See, most screw threads are, to use a familiar mnemonic, “righty tighty, lefty loosey.” You have to turn the screwdriver clockwise to screw it in, and counterclockwise to loosen. Screws are chiral!
[By the way the enantiomer of that common screw thread would be… “lefty tighty, righty loosey” – those types of threads exist BTW – especially in gas barbecues, so as to prevent people from trying to connect things to them such as garden hoses or other idiotic things].
Here’s a representative picture of two chiral screws. You can also imagine these as spiral staircases. Imagine walking up each staircase. On the staircase labelled “left- hand” below, your right arm would be on the inside as you ascend. On the “right-hand” staircase, your left arm would be on the inside as you ascend. [see Note 2]
Instead of having a chiral centre, screws have what we refer to as a “chiral axis“. Other common examples of things with chiral axes: spiral staircases, snail shells and DNA.
Our disubstituted allene has a chiral axis – just like a screw.
What would the enantiomer of the allene look like?

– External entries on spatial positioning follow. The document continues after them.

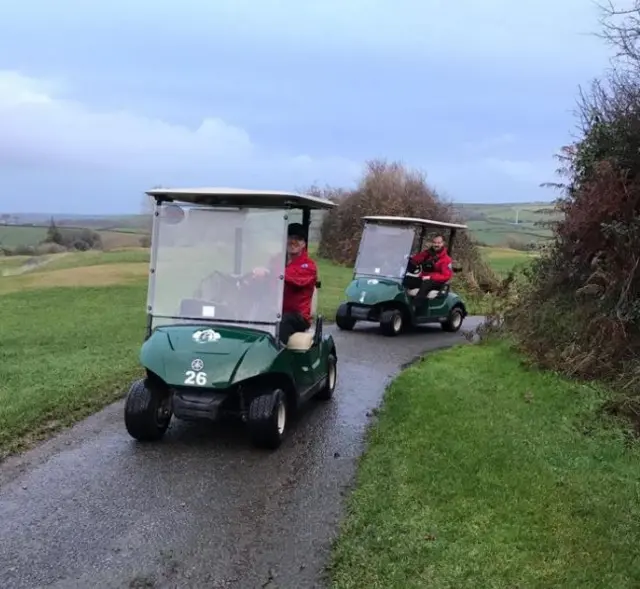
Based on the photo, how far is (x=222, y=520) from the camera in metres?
4.79

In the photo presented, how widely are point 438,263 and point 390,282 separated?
Answer: 94cm

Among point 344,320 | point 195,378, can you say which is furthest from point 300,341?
point 344,320

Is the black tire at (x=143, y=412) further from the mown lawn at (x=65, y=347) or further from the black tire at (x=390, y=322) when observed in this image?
the black tire at (x=390, y=322)

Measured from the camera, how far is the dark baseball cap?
6.71 metres

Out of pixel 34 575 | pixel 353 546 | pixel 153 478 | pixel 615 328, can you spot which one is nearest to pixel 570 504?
pixel 353 546

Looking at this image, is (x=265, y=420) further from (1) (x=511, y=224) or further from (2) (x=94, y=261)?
(1) (x=511, y=224)

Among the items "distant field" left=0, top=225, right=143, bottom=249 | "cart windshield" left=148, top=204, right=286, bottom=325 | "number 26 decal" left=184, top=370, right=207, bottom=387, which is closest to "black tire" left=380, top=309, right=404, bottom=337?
"cart windshield" left=148, top=204, right=286, bottom=325

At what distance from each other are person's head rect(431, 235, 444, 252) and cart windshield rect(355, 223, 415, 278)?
0.39 meters

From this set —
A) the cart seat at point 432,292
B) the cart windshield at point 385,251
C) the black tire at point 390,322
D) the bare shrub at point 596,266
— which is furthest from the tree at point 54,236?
the bare shrub at point 596,266

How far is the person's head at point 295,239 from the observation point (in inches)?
265

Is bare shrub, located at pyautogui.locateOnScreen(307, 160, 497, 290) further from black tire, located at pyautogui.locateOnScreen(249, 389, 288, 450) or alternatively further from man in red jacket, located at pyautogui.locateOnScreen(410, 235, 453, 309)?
black tire, located at pyautogui.locateOnScreen(249, 389, 288, 450)

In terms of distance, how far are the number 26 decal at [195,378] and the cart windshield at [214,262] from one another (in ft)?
2.53

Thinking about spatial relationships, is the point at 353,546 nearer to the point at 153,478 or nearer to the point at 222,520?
the point at 222,520

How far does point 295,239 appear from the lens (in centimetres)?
682
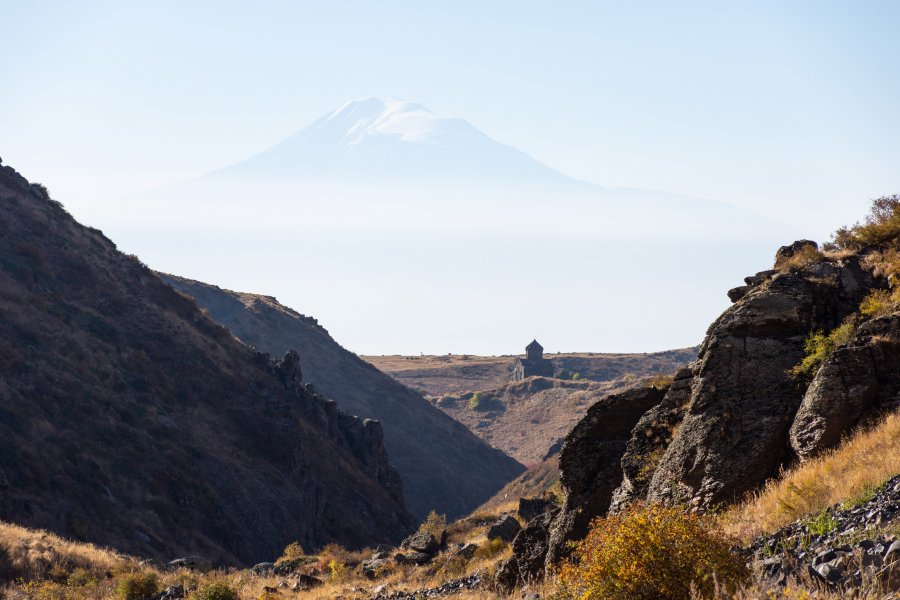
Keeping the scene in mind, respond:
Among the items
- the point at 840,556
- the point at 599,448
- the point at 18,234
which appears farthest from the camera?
the point at 18,234

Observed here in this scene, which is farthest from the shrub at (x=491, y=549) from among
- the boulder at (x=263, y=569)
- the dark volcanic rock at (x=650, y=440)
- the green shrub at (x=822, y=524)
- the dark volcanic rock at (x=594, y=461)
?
the green shrub at (x=822, y=524)

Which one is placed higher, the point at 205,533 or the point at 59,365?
the point at 59,365

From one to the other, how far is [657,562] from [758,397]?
7.13 metres

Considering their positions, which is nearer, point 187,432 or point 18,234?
point 187,432

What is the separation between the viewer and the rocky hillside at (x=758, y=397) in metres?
15.0

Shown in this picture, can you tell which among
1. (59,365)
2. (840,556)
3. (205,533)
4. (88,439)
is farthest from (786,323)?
(59,365)

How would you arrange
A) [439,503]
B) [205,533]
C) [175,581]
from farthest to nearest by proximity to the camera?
[439,503], [205,533], [175,581]

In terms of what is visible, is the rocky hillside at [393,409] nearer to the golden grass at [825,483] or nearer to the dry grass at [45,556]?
the dry grass at [45,556]

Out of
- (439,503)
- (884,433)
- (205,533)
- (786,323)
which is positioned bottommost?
(439,503)

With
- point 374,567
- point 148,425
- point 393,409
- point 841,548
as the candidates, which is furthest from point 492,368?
point 841,548

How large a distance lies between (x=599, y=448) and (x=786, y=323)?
15.5ft

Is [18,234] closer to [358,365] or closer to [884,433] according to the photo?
[358,365]

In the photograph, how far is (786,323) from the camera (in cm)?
1723

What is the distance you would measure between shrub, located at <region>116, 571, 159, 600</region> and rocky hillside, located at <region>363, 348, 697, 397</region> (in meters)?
112
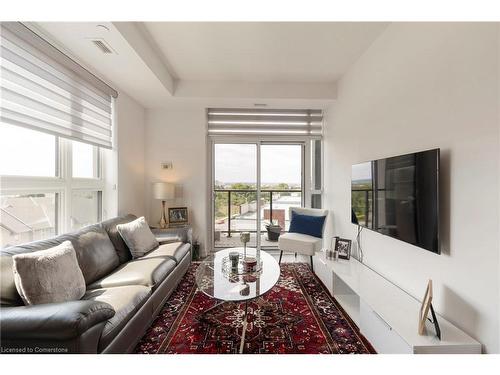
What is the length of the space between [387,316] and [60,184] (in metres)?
3.07

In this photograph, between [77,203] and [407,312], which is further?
[77,203]

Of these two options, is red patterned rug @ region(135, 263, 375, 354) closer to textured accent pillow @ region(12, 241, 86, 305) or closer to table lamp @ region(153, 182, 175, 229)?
textured accent pillow @ region(12, 241, 86, 305)

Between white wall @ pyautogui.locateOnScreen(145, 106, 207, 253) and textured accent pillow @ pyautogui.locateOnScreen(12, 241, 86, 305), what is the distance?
7.77 feet

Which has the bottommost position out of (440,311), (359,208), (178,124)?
(440,311)

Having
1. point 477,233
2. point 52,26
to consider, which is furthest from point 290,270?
point 52,26

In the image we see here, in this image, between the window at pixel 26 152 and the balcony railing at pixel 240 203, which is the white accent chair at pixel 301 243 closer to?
the balcony railing at pixel 240 203

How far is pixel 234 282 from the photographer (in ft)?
6.41

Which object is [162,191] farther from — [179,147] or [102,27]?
[102,27]

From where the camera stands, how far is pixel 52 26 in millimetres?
1855

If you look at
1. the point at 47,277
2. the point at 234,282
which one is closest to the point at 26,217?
the point at 47,277

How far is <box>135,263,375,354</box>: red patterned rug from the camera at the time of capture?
68.5 inches

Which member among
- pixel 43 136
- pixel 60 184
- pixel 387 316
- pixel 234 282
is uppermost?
pixel 43 136

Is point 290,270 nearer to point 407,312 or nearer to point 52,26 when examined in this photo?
point 407,312

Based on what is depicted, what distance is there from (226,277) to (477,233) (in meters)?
1.82
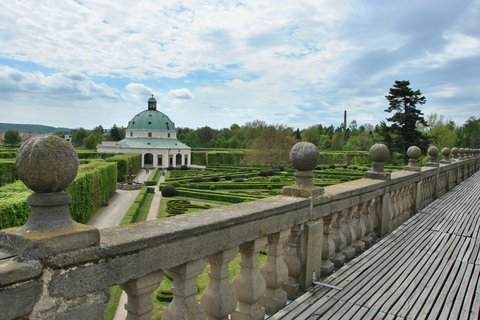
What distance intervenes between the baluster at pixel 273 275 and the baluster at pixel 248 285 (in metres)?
0.35

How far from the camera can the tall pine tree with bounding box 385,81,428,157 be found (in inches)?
1751

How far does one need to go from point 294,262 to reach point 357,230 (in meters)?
1.85

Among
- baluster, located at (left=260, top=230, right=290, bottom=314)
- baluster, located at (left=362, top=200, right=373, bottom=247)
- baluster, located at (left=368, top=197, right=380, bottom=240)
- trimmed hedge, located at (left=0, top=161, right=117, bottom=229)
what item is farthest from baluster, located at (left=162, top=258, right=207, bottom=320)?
trimmed hedge, located at (left=0, top=161, right=117, bottom=229)

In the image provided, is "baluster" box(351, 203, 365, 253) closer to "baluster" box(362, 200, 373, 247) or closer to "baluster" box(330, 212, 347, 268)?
"baluster" box(362, 200, 373, 247)

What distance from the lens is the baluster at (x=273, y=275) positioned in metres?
3.43

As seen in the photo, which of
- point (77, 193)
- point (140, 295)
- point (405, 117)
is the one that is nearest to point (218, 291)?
point (140, 295)

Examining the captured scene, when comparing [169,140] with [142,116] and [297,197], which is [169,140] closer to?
[142,116]

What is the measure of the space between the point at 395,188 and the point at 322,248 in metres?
3.08

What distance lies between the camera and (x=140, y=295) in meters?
2.22

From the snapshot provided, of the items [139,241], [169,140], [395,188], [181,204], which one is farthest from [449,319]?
[169,140]

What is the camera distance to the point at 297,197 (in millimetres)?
3986

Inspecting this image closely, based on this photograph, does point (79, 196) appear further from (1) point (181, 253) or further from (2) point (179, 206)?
(1) point (181, 253)

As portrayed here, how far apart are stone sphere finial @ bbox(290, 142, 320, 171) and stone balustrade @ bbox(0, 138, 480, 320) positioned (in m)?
0.01

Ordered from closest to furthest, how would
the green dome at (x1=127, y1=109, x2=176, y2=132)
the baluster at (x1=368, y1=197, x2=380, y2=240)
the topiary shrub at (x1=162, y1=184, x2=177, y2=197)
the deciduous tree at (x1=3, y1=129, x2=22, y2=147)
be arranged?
the baluster at (x1=368, y1=197, x2=380, y2=240)
the topiary shrub at (x1=162, y1=184, x2=177, y2=197)
the green dome at (x1=127, y1=109, x2=176, y2=132)
the deciduous tree at (x1=3, y1=129, x2=22, y2=147)
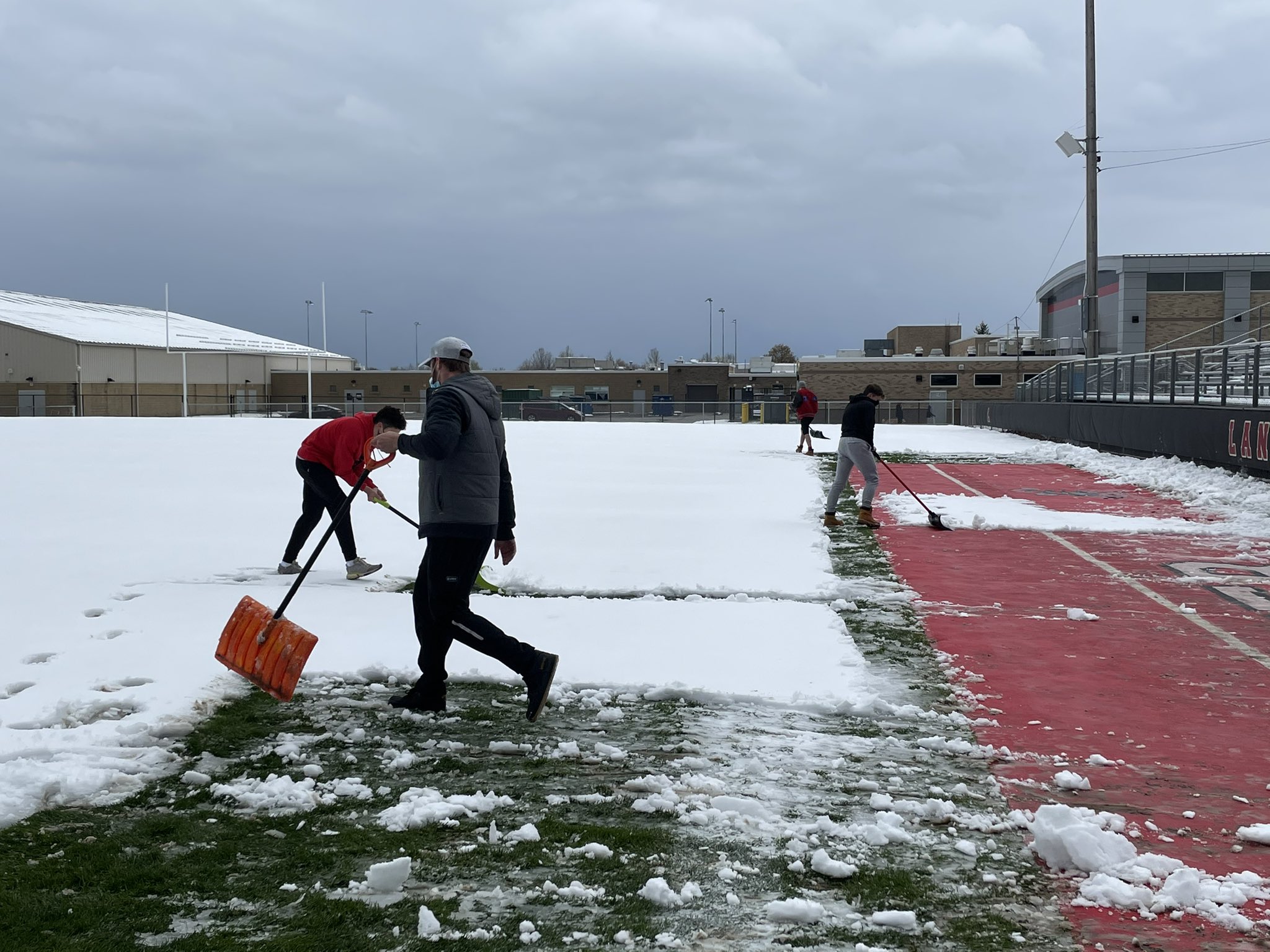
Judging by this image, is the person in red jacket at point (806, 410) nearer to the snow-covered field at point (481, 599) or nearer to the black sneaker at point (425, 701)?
the snow-covered field at point (481, 599)

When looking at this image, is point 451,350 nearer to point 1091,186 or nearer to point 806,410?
point 806,410

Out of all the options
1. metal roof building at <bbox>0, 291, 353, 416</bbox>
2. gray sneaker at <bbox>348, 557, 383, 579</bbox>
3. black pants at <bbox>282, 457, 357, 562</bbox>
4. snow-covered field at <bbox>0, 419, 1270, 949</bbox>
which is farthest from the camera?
metal roof building at <bbox>0, 291, 353, 416</bbox>

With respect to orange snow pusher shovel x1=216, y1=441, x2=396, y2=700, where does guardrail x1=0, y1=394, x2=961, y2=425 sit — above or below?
above

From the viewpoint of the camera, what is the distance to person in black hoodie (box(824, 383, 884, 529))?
A: 1437 cm

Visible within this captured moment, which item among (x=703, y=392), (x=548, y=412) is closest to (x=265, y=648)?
(x=548, y=412)

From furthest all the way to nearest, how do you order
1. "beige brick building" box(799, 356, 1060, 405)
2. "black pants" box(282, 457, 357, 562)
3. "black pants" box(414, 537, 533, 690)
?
"beige brick building" box(799, 356, 1060, 405) → "black pants" box(282, 457, 357, 562) → "black pants" box(414, 537, 533, 690)

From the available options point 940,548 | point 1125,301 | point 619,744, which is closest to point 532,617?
point 619,744

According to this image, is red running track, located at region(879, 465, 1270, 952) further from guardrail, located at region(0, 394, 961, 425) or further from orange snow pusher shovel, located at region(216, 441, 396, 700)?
guardrail, located at region(0, 394, 961, 425)

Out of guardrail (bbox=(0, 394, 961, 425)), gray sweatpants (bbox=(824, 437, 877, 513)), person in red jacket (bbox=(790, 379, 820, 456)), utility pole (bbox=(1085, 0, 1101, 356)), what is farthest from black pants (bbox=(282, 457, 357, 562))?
guardrail (bbox=(0, 394, 961, 425))

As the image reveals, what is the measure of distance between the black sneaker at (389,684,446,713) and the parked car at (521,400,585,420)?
2113 inches

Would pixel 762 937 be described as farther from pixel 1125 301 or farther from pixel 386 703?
pixel 1125 301

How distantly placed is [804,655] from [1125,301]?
226 feet

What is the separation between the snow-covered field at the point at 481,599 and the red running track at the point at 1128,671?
0.39 meters

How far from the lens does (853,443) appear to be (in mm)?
14594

Here is an enantiomeric pair of allenes. Can you see now how they are not superimposable?
[In other words, an allene with a chiral axis vs. an allene without a chiral axis]
You might ask, is there some kind of short cut for recognizing a chiral allene? Sure.
Examine both “ends” of the allene. If either of those ends is attached to two identical substituents, it is achiral – because it will have a mirror plane.
If neither of the ends are attached to two identical substituents, then it is chiral.
- Types of Isomers: Constitutional Isomers, Stereoisomers, Enantiomers and Diastereomers
- Enantiomers, Diastereomers, or The Same: Two Methods For Solving Problems
Note 2. Nerdy note about staircases, possibly a myth. This may or may not be true, but I recall reading a book in my childhood about castles where it was said that castles were built with staircases that forced someone ascending them [an attacker, presumably] to have their right (sword) hand on the inside and a descending defender to have their sword hand on the outside. The idea being that there is much more freedom of motion if your sword hand is on the outside because you have to swing it across your body.